_EXERCISE GOAL_
Look below for the line that contains "New South Wales, site Q7.", then copy it and each following line exactly, through and including the line that contains "scientific name: Cervus elaphus".
[SUPPLIED MATERIAL Boundary: Start]
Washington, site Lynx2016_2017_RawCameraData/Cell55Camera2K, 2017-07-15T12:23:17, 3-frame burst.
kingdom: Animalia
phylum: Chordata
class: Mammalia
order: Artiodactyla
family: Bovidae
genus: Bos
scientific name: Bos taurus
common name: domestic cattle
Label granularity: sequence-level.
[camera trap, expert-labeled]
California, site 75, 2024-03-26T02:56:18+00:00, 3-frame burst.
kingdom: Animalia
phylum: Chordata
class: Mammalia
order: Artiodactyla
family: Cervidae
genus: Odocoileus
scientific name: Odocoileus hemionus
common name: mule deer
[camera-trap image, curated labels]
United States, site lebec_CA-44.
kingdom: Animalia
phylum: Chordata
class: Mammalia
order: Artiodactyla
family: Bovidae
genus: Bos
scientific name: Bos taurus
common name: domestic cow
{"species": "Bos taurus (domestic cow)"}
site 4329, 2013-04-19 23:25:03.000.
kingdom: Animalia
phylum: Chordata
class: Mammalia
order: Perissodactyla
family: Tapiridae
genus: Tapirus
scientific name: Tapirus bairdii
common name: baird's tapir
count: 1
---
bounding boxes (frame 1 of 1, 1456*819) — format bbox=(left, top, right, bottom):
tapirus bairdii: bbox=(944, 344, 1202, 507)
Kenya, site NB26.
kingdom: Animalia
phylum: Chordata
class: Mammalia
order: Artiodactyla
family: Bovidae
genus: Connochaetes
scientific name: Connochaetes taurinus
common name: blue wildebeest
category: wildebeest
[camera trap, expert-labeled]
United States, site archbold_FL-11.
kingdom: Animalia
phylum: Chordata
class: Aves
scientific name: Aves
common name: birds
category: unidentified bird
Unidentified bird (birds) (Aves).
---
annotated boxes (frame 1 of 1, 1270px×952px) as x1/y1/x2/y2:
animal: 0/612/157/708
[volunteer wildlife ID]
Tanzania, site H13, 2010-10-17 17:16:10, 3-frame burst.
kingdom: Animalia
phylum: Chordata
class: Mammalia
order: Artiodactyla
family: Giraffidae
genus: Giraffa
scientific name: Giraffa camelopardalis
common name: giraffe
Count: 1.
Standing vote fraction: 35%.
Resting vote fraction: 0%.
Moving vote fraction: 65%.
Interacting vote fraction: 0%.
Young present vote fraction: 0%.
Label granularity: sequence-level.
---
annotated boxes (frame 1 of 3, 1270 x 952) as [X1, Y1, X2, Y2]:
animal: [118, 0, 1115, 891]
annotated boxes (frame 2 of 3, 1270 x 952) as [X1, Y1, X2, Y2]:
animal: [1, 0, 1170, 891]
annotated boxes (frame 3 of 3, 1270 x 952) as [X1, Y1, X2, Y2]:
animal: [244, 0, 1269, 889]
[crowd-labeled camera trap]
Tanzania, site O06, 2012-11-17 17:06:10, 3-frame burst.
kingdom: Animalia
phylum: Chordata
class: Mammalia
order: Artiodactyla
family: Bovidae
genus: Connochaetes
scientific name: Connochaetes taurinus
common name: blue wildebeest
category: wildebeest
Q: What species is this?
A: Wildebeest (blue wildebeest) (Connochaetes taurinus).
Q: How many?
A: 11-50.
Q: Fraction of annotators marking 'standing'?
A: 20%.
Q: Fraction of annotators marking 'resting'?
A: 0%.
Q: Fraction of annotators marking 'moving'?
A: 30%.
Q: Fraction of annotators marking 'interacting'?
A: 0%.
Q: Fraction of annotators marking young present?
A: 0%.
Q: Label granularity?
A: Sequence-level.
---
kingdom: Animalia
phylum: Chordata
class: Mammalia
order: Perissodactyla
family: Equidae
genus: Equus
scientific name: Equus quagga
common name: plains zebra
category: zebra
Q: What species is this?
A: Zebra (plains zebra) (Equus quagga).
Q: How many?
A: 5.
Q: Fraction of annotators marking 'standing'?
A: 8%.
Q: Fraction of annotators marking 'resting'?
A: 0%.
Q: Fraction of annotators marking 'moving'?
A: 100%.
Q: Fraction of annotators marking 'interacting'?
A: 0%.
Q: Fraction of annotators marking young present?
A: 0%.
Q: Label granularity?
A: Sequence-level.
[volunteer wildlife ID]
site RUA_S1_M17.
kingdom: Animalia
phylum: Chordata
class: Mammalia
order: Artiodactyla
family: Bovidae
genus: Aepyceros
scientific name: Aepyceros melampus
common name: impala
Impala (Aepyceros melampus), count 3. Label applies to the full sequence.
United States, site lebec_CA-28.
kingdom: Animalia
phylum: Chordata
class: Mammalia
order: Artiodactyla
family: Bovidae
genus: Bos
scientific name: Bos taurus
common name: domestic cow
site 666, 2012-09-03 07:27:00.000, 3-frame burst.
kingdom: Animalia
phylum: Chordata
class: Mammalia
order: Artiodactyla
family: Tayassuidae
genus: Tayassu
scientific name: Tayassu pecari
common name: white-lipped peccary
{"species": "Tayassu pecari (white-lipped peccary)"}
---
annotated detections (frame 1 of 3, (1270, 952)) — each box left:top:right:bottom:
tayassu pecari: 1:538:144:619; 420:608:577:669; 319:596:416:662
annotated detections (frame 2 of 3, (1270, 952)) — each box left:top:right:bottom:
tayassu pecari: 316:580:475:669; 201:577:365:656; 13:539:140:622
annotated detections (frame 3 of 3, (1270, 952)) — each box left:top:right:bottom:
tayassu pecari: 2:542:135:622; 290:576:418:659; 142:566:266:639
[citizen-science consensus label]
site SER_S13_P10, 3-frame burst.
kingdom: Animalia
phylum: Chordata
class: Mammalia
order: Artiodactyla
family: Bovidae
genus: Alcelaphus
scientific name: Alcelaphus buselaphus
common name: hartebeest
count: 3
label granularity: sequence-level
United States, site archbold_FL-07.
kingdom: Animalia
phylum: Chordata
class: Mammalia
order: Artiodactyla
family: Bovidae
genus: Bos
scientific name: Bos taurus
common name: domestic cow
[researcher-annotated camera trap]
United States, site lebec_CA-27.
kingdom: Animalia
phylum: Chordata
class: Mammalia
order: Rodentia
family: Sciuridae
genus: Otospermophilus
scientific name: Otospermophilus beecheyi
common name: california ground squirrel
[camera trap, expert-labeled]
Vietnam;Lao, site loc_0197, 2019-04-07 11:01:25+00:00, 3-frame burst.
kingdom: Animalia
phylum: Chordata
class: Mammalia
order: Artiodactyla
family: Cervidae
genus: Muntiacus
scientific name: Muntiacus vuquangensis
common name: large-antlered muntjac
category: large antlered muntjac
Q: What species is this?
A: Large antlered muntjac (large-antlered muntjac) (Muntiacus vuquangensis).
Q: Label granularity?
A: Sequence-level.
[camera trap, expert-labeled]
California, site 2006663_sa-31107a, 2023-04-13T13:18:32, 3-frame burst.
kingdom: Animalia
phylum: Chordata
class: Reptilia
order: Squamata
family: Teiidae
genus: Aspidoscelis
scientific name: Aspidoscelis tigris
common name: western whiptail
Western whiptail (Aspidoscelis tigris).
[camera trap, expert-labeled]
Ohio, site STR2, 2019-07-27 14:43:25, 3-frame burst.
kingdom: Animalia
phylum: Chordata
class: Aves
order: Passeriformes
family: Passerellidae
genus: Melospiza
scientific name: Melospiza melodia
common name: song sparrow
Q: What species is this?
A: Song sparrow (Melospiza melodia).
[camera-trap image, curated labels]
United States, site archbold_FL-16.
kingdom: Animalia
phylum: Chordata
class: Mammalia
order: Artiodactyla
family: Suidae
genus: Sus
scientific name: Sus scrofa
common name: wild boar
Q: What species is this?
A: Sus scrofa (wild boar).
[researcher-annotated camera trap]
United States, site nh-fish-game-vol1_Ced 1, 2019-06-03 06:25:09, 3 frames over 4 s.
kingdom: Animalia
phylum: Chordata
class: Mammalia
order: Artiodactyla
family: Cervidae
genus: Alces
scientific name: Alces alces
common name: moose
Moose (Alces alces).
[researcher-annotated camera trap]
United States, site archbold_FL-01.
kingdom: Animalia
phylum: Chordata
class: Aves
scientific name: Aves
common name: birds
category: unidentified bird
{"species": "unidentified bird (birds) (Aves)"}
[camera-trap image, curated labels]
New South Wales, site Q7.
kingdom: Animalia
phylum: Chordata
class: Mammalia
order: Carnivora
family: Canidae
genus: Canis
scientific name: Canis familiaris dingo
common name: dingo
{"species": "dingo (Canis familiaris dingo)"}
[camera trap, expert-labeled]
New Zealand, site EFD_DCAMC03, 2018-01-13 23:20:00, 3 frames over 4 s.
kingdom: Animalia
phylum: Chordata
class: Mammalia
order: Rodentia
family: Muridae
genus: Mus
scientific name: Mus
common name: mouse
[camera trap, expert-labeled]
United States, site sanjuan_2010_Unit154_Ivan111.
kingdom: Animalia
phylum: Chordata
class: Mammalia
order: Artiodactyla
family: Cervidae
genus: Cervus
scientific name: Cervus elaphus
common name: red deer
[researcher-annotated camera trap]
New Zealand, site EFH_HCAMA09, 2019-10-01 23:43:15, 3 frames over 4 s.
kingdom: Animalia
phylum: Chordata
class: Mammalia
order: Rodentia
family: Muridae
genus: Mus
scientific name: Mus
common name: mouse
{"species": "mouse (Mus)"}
[SUPPLIED MATERIAL Boundary: End]
_TASK SOLUTION_
New South Wales, site Q7.
kingdom: Animalia
phylum: Chordata
class: Mammalia
order: Carnivora
family: Canidae
genus: Canis
scientific name: Canis familiaris dingo
common name: dingo
{"species": "dingo (Canis familiaris dingo)"}
[camera trap, expert-labeled]
New Zealand, site EFD_DCAMC03, 2018-01-13 23:20:00, 3 frames over 4 s.
kingdom: Animalia
phylum: Chordata
class: Mammalia
order: Rodentia
family: Muridae
genus: Mus
scientific name: Mus
common name: mouse
[camera trap, expert-labeled]
United States, site sanjuan_2010_Unit154_Ivan111.
kingdom: Animalia
phylum: Chordata
class: Mammalia
order: Artiodactyla
family: Cervidae
genus: Cervus
scientific name: Cervus elaphus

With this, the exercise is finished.